“你不該來看我。”姜蘭花冷笑一聲,很輕鬆,很哀傷,很不以爲然,她心裏似乎什麼都明白,都知道,她的那種無情無義的眼神甚至於讓肖子鑫一瞬間產生了某種想法,莫不是自己這些年來在官場上的所作所爲、一切混跡與提拔的事情她都在默默無聞地關注?都有某種神祕的途徑傳到她那裏?一切的一切,她都知道?她那天拉扯着兩個孩子不顧一切地大雨中去攔截自己的小車,也是事先算計好的一幕?

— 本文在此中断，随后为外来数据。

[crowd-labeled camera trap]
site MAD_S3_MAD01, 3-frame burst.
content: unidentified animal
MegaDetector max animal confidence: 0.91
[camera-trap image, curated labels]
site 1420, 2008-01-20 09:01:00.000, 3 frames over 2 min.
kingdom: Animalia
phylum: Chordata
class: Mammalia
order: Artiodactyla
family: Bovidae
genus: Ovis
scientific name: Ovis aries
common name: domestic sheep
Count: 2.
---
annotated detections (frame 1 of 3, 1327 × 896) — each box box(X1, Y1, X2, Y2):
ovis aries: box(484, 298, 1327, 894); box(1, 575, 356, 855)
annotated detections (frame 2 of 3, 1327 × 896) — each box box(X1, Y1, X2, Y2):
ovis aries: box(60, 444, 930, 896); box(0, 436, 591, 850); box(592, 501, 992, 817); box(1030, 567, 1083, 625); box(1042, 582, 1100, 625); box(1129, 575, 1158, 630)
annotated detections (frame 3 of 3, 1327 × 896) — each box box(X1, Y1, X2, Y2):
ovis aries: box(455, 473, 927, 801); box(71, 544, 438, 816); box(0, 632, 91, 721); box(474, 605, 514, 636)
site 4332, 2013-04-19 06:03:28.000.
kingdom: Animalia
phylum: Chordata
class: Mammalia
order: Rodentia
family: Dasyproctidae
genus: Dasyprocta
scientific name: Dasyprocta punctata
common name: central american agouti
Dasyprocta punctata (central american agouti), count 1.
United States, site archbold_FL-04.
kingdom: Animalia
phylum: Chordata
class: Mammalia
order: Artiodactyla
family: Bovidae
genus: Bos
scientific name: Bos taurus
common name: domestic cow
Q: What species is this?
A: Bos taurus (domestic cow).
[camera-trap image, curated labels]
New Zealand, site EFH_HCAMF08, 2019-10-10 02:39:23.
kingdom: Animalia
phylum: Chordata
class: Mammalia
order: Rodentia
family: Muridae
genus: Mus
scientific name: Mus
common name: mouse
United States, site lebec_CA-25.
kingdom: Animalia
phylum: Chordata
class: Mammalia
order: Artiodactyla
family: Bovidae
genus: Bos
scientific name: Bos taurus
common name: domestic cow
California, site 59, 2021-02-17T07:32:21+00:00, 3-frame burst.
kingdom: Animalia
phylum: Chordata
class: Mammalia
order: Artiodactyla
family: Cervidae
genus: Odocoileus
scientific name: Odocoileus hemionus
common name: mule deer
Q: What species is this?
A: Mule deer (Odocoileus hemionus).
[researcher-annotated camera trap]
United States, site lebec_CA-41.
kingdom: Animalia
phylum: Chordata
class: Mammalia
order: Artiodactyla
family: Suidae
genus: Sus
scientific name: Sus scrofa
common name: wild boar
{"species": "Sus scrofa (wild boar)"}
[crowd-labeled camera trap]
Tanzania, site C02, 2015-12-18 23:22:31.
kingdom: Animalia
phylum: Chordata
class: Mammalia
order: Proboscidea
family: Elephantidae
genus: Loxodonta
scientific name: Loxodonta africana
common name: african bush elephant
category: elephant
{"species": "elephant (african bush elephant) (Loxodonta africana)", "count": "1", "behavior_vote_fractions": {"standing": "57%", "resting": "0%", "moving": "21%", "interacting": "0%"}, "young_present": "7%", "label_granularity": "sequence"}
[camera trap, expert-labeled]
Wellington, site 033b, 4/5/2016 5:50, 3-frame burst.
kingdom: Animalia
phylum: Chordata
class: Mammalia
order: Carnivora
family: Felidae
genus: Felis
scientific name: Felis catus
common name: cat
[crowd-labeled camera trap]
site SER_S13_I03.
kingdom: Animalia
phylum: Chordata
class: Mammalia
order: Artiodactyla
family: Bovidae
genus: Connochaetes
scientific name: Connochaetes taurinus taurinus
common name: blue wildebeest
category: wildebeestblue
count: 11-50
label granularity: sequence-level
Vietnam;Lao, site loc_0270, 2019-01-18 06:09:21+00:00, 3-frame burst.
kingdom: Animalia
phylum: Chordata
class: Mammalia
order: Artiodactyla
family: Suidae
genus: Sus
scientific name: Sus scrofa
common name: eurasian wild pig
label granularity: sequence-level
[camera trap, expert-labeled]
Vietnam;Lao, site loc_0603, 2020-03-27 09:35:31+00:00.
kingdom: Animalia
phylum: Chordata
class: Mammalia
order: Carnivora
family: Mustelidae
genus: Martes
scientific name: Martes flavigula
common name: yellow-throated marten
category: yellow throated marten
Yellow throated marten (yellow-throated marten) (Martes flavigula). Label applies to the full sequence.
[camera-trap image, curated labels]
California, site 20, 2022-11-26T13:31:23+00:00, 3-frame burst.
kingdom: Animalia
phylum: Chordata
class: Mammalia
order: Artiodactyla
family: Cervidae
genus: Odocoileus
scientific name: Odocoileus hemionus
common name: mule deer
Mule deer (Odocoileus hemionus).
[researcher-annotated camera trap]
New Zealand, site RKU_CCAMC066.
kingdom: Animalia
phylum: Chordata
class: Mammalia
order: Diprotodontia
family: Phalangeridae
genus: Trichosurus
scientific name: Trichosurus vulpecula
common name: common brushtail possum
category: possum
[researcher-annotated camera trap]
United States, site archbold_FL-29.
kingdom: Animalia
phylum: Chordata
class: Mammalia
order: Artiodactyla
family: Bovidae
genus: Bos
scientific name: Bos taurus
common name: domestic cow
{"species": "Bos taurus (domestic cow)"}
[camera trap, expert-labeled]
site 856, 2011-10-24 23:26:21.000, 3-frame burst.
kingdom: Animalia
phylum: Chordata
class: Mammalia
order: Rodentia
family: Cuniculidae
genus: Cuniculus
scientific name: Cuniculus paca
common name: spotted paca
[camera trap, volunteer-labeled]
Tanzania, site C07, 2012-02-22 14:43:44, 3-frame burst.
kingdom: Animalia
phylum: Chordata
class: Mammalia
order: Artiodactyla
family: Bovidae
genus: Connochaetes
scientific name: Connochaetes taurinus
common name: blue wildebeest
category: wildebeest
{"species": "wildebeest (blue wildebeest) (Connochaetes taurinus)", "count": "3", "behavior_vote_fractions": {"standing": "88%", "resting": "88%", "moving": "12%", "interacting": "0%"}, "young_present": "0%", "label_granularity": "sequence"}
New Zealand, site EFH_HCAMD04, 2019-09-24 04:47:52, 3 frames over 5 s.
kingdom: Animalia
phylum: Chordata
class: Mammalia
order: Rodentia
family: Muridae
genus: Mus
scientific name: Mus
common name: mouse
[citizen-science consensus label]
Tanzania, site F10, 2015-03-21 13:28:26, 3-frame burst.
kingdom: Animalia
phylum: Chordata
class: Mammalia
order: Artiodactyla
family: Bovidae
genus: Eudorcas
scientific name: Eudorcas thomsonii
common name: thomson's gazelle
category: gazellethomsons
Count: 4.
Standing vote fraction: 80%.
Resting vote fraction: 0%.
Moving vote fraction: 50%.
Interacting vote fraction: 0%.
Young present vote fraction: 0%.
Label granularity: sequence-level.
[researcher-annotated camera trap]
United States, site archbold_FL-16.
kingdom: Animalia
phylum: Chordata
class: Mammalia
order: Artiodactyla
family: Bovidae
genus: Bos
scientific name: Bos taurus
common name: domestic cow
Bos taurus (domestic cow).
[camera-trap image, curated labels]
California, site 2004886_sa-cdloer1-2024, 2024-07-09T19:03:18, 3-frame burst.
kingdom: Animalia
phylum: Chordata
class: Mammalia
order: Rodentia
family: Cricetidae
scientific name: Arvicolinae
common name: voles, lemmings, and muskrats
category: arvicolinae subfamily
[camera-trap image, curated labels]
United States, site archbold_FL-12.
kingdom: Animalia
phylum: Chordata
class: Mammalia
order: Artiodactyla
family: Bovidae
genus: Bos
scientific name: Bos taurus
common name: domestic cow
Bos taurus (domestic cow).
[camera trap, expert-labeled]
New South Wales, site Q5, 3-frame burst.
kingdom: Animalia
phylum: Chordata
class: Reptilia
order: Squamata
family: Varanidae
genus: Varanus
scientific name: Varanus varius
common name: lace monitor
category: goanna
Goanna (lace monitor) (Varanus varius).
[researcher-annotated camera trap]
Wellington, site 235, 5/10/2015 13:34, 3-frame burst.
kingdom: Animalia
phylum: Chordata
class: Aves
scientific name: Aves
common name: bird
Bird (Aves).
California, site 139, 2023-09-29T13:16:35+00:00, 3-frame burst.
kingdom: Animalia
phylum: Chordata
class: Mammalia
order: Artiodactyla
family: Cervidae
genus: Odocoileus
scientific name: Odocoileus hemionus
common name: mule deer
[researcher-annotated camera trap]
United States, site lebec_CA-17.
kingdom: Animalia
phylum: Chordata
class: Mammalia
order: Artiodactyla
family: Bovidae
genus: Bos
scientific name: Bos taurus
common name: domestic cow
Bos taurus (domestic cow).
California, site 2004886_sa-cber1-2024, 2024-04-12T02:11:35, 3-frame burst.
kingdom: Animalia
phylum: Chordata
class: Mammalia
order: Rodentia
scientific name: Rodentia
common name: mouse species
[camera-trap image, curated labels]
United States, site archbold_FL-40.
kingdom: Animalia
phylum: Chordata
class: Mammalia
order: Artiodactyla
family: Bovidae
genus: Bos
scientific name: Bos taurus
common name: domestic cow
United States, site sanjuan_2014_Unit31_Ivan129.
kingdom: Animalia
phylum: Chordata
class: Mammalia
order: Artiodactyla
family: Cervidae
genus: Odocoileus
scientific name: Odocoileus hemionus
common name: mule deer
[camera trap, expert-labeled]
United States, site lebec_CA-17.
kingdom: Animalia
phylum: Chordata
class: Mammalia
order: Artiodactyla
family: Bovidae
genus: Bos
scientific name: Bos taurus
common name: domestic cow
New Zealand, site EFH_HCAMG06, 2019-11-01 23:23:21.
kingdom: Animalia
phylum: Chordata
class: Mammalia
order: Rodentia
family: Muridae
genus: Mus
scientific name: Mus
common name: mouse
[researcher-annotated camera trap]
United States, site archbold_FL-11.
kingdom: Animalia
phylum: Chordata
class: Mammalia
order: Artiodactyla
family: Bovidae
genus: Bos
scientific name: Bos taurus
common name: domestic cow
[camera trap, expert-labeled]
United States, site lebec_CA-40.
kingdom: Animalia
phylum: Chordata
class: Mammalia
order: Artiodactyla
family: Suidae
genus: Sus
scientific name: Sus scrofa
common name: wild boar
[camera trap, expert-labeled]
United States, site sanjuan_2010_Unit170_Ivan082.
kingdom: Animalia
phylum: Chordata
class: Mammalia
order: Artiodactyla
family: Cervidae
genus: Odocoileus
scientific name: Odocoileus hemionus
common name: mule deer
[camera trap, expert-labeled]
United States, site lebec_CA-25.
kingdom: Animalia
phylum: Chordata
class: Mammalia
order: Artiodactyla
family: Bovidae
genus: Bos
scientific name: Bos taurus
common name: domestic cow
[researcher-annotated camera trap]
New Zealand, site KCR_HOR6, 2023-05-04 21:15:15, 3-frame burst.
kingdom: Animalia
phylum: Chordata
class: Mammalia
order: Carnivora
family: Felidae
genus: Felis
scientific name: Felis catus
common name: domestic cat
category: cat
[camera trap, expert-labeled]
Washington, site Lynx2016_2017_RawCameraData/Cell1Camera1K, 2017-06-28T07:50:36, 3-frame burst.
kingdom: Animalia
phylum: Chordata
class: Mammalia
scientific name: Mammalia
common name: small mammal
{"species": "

不可能!雖然這樣想,但肖子鑫心裏很快便否定了,完全不可能!
“你現在是市委祕書長,那麼多事兒你扔下不管,來看我幹什麼?”
一語勾起肖祕書長萬般感慨。
“蘭花……”
肖祕書長忽然放柔了聲調輕輕叫,並向她走去。
肖祕書長感到心裏酸楚楚的,這酸楚又立刻變成熱辣辣的衝動。他望見她的眼睛裏也閃出火花,他只要再向前走一步,就能感覺到她溫熱的驟然緊張起來的陣陣喘息了。可是他分明看見那火花只電光石火般一閃,便熄滅了。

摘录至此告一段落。